Siemens Energy confirme avoir appelé l’Etat allemand à la rescousse. Le deuxième plus gros fabricant mondial d’éoliennes, via sa filiale Siemens Gamesa, plonge de 40% à la Bourse de Francfort, du jamais vu, après avoir prévenu qu'elle prévoyait des pertes plus importantes que les anticipations du marché pour son activité de turbines en 2024 (sachant que les consensus Bloomberg et FactSet indiquent que les analystes attendaient non pas des pertes mais des bénéfices).
En plus de l’augmentation du coût de l’acier et des taux d’intérêt élevés qui affectent le danois Vestas, leader mondial, ainsi que tous les acteurs du secteur, l’entreprise est confrontée à des problèmes de qualité pour ses turbines éoliennes terrestres 5.X. Des problèmes de vibrations avaient été détectés au printemps et, après un examen approfondi, le dirigeant de Siemens Gamesa, Jochen Eickholt, avait indiqué en juin que « les résultats sont encore pires que ce que j'aurais pu imaginer. » Il était question d'un « taux de défaillance [de composants] significativement accru. »
Siemens Energy a déclaré aujourd’hui que les prises de commandes et que le chiffre d'affaires de Siemens Gamesa pour l'exercice 2024 devraient être inférieurs aux prévisions des analystes financiers, et que les sorties de trésorerie, elles, seront plus élevées. Elle a stoppé les prises de commandes pour sa plateforme 5.X, a-t-elle prévenu ce matin.
Cette semaine, l’agence d’informations financières Bloomberg rapportait que, si Siemens Energy travaillait toujours à la réparation de sa turbine terrestre 5.X, le groupe envisageait aussi de concevoir une nouvelle turbine. « Si cela se confirme, il s'agirait d'un coup dur. Elle serait très coûteuse (jusqu'à 1 milliard d'euros ?) et écarterait probablement le groupe du marché de l'éolien terrestre pendant plus de 18 mois », s’inquiétait hier l’analyste Gael de-Bray, chez Deutsche Bank. L’information l’a poussé à réduire son objectif de cours de 17 à 13 euros, tout en maintenant sa recommandation à « conserver ».
Ce matin, ses actions sont tombées à un nouveau plus bas historique, à 6,402 euros.
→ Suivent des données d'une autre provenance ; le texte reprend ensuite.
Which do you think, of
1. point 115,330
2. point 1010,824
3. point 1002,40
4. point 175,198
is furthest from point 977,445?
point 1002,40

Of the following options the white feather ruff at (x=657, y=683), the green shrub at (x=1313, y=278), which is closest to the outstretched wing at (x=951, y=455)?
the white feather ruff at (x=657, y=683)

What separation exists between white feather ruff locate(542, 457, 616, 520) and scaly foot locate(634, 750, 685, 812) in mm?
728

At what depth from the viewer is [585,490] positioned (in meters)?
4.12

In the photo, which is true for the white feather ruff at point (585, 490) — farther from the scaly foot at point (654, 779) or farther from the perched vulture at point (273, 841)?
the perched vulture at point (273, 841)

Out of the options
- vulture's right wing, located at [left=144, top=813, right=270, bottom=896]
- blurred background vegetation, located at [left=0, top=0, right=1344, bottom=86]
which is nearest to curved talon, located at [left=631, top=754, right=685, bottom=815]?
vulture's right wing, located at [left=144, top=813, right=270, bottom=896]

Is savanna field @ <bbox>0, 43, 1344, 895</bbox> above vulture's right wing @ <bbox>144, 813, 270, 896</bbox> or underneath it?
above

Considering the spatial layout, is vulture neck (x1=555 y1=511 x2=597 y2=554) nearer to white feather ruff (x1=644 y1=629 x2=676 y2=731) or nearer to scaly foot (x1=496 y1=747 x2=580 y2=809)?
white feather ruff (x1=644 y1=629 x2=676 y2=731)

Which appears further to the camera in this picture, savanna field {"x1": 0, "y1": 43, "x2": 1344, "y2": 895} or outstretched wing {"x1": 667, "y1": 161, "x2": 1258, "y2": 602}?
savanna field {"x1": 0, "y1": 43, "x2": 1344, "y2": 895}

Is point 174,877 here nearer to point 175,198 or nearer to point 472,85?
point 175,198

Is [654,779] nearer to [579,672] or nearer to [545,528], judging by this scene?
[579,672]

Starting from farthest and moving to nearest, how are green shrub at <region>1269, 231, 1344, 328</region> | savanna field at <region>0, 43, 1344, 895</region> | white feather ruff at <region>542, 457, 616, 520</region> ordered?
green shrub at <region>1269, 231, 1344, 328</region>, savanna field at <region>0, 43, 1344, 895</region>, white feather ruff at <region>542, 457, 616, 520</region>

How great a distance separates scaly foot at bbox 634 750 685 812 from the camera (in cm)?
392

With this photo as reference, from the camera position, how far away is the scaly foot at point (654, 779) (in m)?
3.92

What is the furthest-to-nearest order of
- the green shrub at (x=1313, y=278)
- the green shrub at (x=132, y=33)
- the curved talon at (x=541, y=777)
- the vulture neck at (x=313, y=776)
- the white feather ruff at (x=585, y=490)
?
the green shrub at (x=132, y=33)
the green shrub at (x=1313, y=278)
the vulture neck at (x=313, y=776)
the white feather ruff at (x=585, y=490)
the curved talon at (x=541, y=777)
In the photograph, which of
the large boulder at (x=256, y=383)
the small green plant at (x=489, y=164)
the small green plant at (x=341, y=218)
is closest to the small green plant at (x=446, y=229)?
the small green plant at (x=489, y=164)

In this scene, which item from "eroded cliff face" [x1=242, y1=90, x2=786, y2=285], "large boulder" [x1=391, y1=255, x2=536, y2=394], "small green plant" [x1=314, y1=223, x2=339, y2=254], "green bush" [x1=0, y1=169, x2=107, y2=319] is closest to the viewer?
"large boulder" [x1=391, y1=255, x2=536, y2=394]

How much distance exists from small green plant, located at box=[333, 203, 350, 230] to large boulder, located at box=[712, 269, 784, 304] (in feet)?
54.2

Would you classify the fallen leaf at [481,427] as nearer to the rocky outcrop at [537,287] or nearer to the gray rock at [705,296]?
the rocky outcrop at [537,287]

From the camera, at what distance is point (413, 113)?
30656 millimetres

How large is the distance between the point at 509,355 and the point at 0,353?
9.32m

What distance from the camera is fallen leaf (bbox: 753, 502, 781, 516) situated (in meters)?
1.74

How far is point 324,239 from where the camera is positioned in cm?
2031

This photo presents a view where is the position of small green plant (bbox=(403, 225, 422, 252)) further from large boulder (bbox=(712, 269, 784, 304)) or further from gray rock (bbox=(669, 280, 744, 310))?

« Nous continuons de penser que Siemens Energy doit vendre des actifs et lever des fonds propres pour renforcer son bilan en prévision d'éventuelles provisions supplémentaires et de la normalisation du besoin en fonds de roulement », estimait hier Gael de-Bray.
Communication d’urgence
Pour renforcer son bilan, l’entreprise munichoise a fait savoir après l’ouverture de la Bourse qu'elle évaluait diverses mesures et a confirmé les informations parues plus tôt dans la presse allemande qu'elle était notamment en pourparlers préliminaires avec le gouvernement pour obtenir des garanties qui lui serviront à prendre en charge des commandes pour des projets plus longs, en particulier dans le domaine du gaz et de l'électricité. C’est de la branche « Gas & Power » qu’elle tire les deux tiers de son chiffre d’affaires. Et le conglomérat Siemens AG, qui détient près d’un quart de Siemens Energy, ne veut plus fournir davantage de garanties, selon Bloomberg qui cite des personnes familières de la question.
Les hebdomadaires WirtschaftsWoche et Spiegel rapportaient tôt ce matin que l'entreprise, craignant d'avoir du mal à obtenir le soutien des banques, avait contacté le gouvernement pour obtenir des garanties de plusieurs milliards d’euros : jusqu’à 15 milliards, selon WirtschaftsWoche.
En août, l'entreprise avait déclaré que les problèmes croissants liés aux turbines défectueuses et des contrats non rentables devraient se traduire par une perte nette de 4,5 milliards d'euros cette année. Les contrats publics ont été signés avant la flambée des prix des prix des matières premières et doivent maintenant être honorés sur des bases de coûts bien supérieurs.
L’aventure éolienne en Allemagne, qui se voulait formidable pour gérer l’après-charbon, la diversification de l’économie et une source de croissance future, tourne à la débâcle. Siemens Energy a perdu 70% de sa valeur depuis son introduction en Bourse en septembre 2020 à 22,01 euros. Pourtant, la demande est forte dans un monde qui cherche à se décarbonner.
Le plan d'action de l'Union européenne pour verdir son énergie « ne prévoit que peu ou pas de soutien monétaire supplémentaire pour l'industrie et s'abstient d'introduire des mesures préventives contre les concurrents chinois », se désolait ce matin un analyste de la banque Barclays.